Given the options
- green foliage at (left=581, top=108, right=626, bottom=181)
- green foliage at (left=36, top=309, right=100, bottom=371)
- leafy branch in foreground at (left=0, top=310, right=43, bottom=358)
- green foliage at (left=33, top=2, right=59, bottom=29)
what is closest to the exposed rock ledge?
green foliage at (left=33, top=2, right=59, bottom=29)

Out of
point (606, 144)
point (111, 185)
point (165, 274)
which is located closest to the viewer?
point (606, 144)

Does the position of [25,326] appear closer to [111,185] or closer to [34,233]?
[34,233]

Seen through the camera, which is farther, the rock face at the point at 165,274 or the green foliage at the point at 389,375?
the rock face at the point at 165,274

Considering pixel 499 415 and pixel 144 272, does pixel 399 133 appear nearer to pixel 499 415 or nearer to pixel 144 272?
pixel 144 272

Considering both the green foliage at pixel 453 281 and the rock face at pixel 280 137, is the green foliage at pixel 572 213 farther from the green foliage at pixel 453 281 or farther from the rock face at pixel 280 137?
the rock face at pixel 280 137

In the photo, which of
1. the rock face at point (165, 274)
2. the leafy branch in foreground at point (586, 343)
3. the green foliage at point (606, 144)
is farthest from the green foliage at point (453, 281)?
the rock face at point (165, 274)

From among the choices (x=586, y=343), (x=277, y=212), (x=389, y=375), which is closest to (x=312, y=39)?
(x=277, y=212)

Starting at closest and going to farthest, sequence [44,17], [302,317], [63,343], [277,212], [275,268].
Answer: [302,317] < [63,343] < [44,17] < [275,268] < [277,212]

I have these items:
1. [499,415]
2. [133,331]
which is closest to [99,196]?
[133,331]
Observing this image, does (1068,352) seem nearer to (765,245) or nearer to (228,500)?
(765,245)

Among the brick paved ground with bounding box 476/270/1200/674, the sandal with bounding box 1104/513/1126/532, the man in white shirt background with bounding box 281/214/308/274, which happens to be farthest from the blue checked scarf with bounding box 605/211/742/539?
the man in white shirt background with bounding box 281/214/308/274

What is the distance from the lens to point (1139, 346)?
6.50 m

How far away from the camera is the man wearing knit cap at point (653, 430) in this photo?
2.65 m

## [What is needed]
Repeat the material starting at the line that contains "How far away" and ending at the end of the material, substituting "wool hat" for "knit cap" and keeping everything else the same.

## [Worked answer]
How far away from the camera is the man wearing wool hat at point (653, 430) in this photo?
2.65 m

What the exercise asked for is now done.